By the end of this course you’ll have the flexibility to find and execute solutions to most any coding- or data-related problem you run across. In theory we’re focusing on Python in general, the data package pandas, and comfort with the command line.

Homework

On many, many assignments, I will give you:

  • More homework than you can reasonably accomplish
  • Homework that involves googling answers
  • Homework that requires thinking through problems and answers in complicated and specific ways

What’s this mean? It’s going to be hard.

If you find yourself falling down a black hole: just take a break. Or stop altogether! Don’t worry about it - ask people near you or TA’s for guidance.

Oh, and most importantly: if you can’t finish? Not a problem. It’s far more important to not get burned out and discouraged.

Schedule

This is a rough outline, and will absolutely change very, very often.

Introduction to Python and the command line (5/28 + 5/30)

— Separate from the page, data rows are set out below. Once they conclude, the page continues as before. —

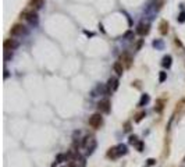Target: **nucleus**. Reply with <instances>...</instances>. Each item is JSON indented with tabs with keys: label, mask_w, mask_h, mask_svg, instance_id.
I'll list each match as a JSON object with an SVG mask.
<instances>
[{
	"label": "nucleus",
	"mask_w": 185,
	"mask_h": 167,
	"mask_svg": "<svg viewBox=\"0 0 185 167\" xmlns=\"http://www.w3.org/2000/svg\"><path fill=\"white\" fill-rule=\"evenodd\" d=\"M98 109H99L100 113H110V102H109L107 99H103V100H100L98 103Z\"/></svg>",
	"instance_id": "423d86ee"
},
{
	"label": "nucleus",
	"mask_w": 185,
	"mask_h": 167,
	"mask_svg": "<svg viewBox=\"0 0 185 167\" xmlns=\"http://www.w3.org/2000/svg\"><path fill=\"white\" fill-rule=\"evenodd\" d=\"M168 32V22L167 21H162L160 22V34L166 35Z\"/></svg>",
	"instance_id": "4468645a"
},
{
	"label": "nucleus",
	"mask_w": 185,
	"mask_h": 167,
	"mask_svg": "<svg viewBox=\"0 0 185 167\" xmlns=\"http://www.w3.org/2000/svg\"><path fill=\"white\" fill-rule=\"evenodd\" d=\"M137 149L139 150V152H142V150H143V142H141V141H139V143L137 145Z\"/></svg>",
	"instance_id": "5701e85b"
},
{
	"label": "nucleus",
	"mask_w": 185,
	"mask_h": 167,
	"mask_svg": "<svg viewBox=\"0 0 185 167\" xmlns=\"http://www.w3.org/2000/svg\"><path fill=\"white\" fill-rule=\"evenodd\" d=\"M149 100H150V98H149V95H142V98H141V100H139V104H138V106H145V104H148V103H149Z\"/></svg>",
	"instance_id": "2eb2a0df"
},
{
	"label": "nucleus",
	"mask_w": 185,
	"mask_h": 167,
	"mask_svg": "<svg viewBox=\"0 0 185 167\" xmlns=\"http://www.w3.org/2000/svg\"><path fill=\"white\" fill-rule=\"evenodd\" d=\"M178 22H185V11H181L180 14H178Z\"/></svg>",
	"instance_id": "412c9836"
},
{
	"label": "nucleus",
	"mask_w": 185,
	"mask_h": 167,
	"mask_svg": "<svg viewBox=\"0 0 185 167\" xmlns=\"http://www.w3.org/2000/svg\"><path fill=\"white\" fill-rule=\"evenodd\" d=\"M129 129H131L129 128V123H127V124H125V131H129Z\"/></svg>",
	"instance_id": "a878e982"
},
{
	"label": "nucleus",
	"mask_w": 185,
	"mask_h": 167,
	"mask_svg": "<svg viewBox=\"0 0 185 167\" xmlns=\"http://www.w3.org/2000/svg\"><path fill=\"white\" fill-rule=\"evenodd\" d=\"M107 88L110 92H114V90H117V88H118V79L114 77H112L110 79L107 81Z\"/></svg>",
	"instance_id": "9d476101"
},
{
	"label": "nucleus",
	"mask_w": 185,
	"mask_h": 167,
	"mask_svg": "<svg viewBox=\"0 0 185 167\" xmlns=\"http://www.w3.org/2000/svg\"><path fill=\"white\" fill-rule=\"evenodd\" d=\"M128 153V149H127V145L124 143H118L117 146H113L110 148L107 152V157L110 159H118L121 156H124V154Z\"/></svg>",
	"instance_id": "f257e3e1"
},
{
	"label": "nucleus",
	"mask_w": 185,
	"mask_h": 167,
	"mask_svg": "<svg viewBox=\"0 0 185 167\" xmlns=\"http://www.w3.org/2000/svg\"><path fill=\"white\" fill-rule=\"evenodd\" d=\"M120 63L123 65H125V67H131V64H132V57H131V54L127 53V51H124V53L120 56Z\"/></svg>",
	"instance_id": "0eeeda50"
},
{
	"label": "nucleus",
	"mask_w": 185,
	"mask_h": 167,
	"mask_svg": "<svg viewBox=\"0 0 185 167\" xmlns=\"http://www.w3.org/2000/svg\"><path fill=\"white\" fill-rule=\"evenodd\" d=\"M85 34L88 35V36H93V34H92V32H88V31H85Z\"/></svg>",
	"instance_id": "bb28decb"
},
{
	"label": "nucleus",
	"mask_w": 185,
	"mask_h": 167,
	"mask_svg": "<svg viewBox=\"0 0 185 167\" xmlns=\"http://www.w3.org/2000/svg\"><path fill=\"white\" fill-rule=\"evenodd\" d=\"M145 116H146V113H145V111H141V113H138L137 117H135V123H139V121L142 120Z\"/></svg>",
	"instance_id": "f3484780"
},
{
	"label": "nucleus",
	"mask_w": 185,
	"mask_h": 167,
	"mask_svg": "<svg viewBox=\"0 0 185 167\" xmlns=\"http://www.w3.org/2000/svg\"><path fill=\"white\" fill-rule=\"evenodd\" d=\"M21 17H24L26 21L32 24V25H36L38 24V14L35 13V11H24L21 14Z\"/></svg>",
	"instance_id": "20e7f679"
},
{
	"label": "nucleus",
	"mask_w": 185,
	"mask_h": 167,
	"mask_svg": "<svg viewBox=\"0 0 185 167\" xmlns=\"http://www.w3.org/2000/svg\"><path fill=\"white\" fill-rule=\"evenodd\" d=\"M28 34V31L25 29V26L21 25V24H15V25H13V28H11V35L13 36H21V35H25Z\"/></svg>",
	"instance_id": "39448f33"
},
{
	"label": "nucleus",
	"mask_w": 185,
	"mask_h": 167,
	"mask_svg": "<svg viewBox=\"0 0 185 167\" xmlns=\"http://www.w3.org/2000/svg\"><path fill=\"white\" fill-rule=\"evenodd\" d=\"M20 47V42L15 40V39H6L4 40V49L6 50H14Z\"/></svg>",
	"instance_id": "6e6552de"
},
{
	"label": "nucleus",
	"mask_w": 185,
	"mask_h": 167,
	"mask_svg": "<svg viewBox=\"0 0 185 167\" xmlns=\"http://www.w3.org/2000/svg\"><path fill=\"white\" fill-rule=\"evenodd\" d=\"M31 6H32L34 9L39 10L45 6V3H43V0H31Z\"/></svg>",
	"instance_id": "ddd939ff"
},
{
	"label": "nucleus",
	"mask_w": 185,
	"mask_h": 167,
	"mask_svg": "<svg viewBox=\"0 0 185 167\" xmlns=\"http://www.w3.org/2000/svg\"><path fill=\"white\" fill-rule=\"evenodd\" d=\"M171 56H164L163 57V61H162V65H163L164 68H170L171 67Z\"/></svg>",
	"instance_id": "f8f14e48"
},
{
	"label": "nucleus",
	"mask_w": 185,
	"mask_h": 167,
	"mask_svg": "<svg viewBox=\"0 0 185 167\" xmlns=\"http://www.w3.org/2000/svg\"><path fill=\"white\" fill-rule=\"evenodd\" d=\"M11 50H4V61L10 60L11 57H13V53H10Z\"/></svg>",
	"instance_id": "aec40b11"
},
{
	"label": "nucleus",
	"mask_w": 185,
	"mask_h": 167,
	"mask_svg": "<svg viewBox=\"0 0 185 167\" xmlns=\"http://www.w3.org/2000/svg\"><path fill=\"white\" fill-rule=\"evenodd\" d=\"M155 163H156L155 159H148V164H149V166H153Z\"/></svg>",
	"instance_id": "b1692460"
},
{
	"label": "nucleus",
	"mask_w": 185,
	"mask_h": 167,
	"mask_svg": "<svg viewBox=\"0 0 185 167\" xmlns=\"http://www.w3.org/2000/svg\"><path fill=\"white\" fill-rule=\"evenodd\" d=\"M129 143H131V145H138V143H139V141H138V137L137 135H131V137H129Z\"/></svg>",
	"instance_id": "dca6fc26"
},
{
	"label": "nucleus",
	"mask_w": 185,
	"mask_h": 167,
	"mask_svg": "<svg viewBox=\"0 0 185 167\" xmlns=\"http://www.w3.org/2000/svg\"><path fill=\"white\" fill-rule=\"evenodd\" d=\"M163 104H164V100H157V106L155 107L156 111H162V110H163Z\"/></svg>",
	"instance_id": "6ab92c4d"
},
{
	"label": "nucleus",
	"mask_w": 185,
	"mask_h": 167,
	"mask_svg": "<svg viewBox=\"0 0 185 167\" xmlns=\"http://www.w3.org/2000/svg\"><path fill=\"white\" fill-rule=\"evenodd\" d=\"M153 46H155L156 49H160V50H162L164 46V43L162 42V40H155V42H153Z\"/></svg>",
	"instance_id": "a211bd4d"
},
{
	"label": "nucleus",
	"mask_w": 185,
	"mask_h": 167,
	"mask_svg": "<svg viewBox=\"0 0 185 167\" xmlns=\"http://www.w3.org/2000/svg\"><path fill=\"white\" fill-rule=\"evenodd\" d=\"M64 167H73V166H64Z\"/></svg>",
	"instance_id": "cd10ccee"
},
{
	"label": "nucleus",
	"mask_w": 185,
	"mask_h": 167,
	"mask_svg": "<svg viewBox=\"0 0 185 167\" xmlns=\"http://www.w3.org/2000/svg\"><path fill=\"white\" fill-rule=\"evenodd\" d=\"M166 77H167V74L164 73V71H162V73H160V78H159V81H160V82H164V81H166Z\"/></svg>",
	"instance_id": "4be33fe9"
},
{
	"label": "nucleus",
	"mask_w": 185,
	"mask_h": 167,
	"mask_svg": "<svg viewBox=\"0 0 185 167\" xmlns=\"http://www.w3.org/2000/svg\"><path fill=\"white\" fill-rule=\"evenodd\" d=\"M9 75H10V74H9V71H7V70H4V78H6V79L9 78Z\"/></svg>",
	"instance_id": "393cba45"
},
{
	"label": "nucleus",
	"mask_w": 185,
	"mask_h": 167,
	"mask_svg": "<svg viewBox=\"0 0 185 167\" xmlns=\"http://www.w3.org/2000/svg\"><path fill=\"white\" fill-rule=\"evenodd\" d=\"M149 31H150V25L148 24V22H141L139 25H138V28H137V32L139 35H148L149 34Z\"/></svg>",
	"instance_id": "1a4fd4ad"
},
{
	"label": "nucleus",
	"mask_w": 185,
	"mask_h": 167,
	"mask_svg": "<svg viewBox=\"0 0 185 167\" xmlns=\"http://www.w3.org/2000/svg\"><path fill=\"white\" fill-rule=\"evenodd\" d=\"M102 124H103V117L100 113H95L89 117V125L92 128H100Z\"/></svg>",
	"instance_id": "7ed1b4c3"
},
{
	"label": "nucleus",
	"mask_w": 185,
	"mask_h": 167,
	"mask_svg": "<svg viewBox=\"0 0 185 167\" xmlns=\"http://www.w3.org/2000/svg\"><path fill=\"white\" fill-rule=\"evenodd\" d=\"M113 68H114V71L117 73V75H123V73H124V67H123V64H121L120 61H117V63H114V65H113Z\"/></svg>",
	"instance_id": "9b49d317"
},
{
	"label": "nucleus",
	"mask_w": 185,
	"mask_h": 167,
	"mask_svg": "<svg viewBox=\"0 0 185 167\" xmlns=\"http://www.w3.org/2000/svg\"><path fill=\"white\" fill-rule=\"evenodd\" d=\"M96 146H98V142L93 137H85L84 141H82V148H85L86 154H92L95 152Z\"/></svg>",
	"instance_id": "f03ea898"
}]
</instances>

In our first week we’ll take a look at the insides of our computers using the command line, with tools like cd, grep, and cat. Learn to navigate your computer and run basic Python scripts.

Exploring data and APIs with Jupyter Notebooks (6/4 + 6/6)

Become more comfortable with data types in Python by consuming data from APIs - dynamic sources of information that are easily understandable by Python. Learn the joys of Jupyter Notebooks, and the basics of git for version control.

Analyzing structured data with Pandas (6/11 + 6/13 + 6/15)

Begin work with pandas, a data analysis library that runs circles around Excel in analyzing, cleaning, and presenting data.

Also, how to take semi-structured text data and clean/extract the parts we’re interested in, along with taming troublesome datasets with format conversation, and filling in and ignoring “bad” values.

Obtaining data through scraping (6/18 + 6/20)

Using our Python skills to scrape web sites, including advanced scraping involving form submission and page interaction.

Servers and “too much” problems (6/22)

What do you do when your data is too big or your scraping takes too long? Servers lend a hand.

Geographic analysis with QGIS (6/25 + 6/27)

Become familiar with different geographic data types, geocoding, the limitless power of column and spatial joins.

Diving deeper into pandas visualization (6/29 + 7/2)

Getting deeper into matplotlib and seaborn with fancy plots and customization. Quick introduction to declarative visualization grammars with Altair and Vega.

BONUS CLASS: Self-directed project management and workflow (7/9)

How to manage your time, workflow, and expectations when working on a project.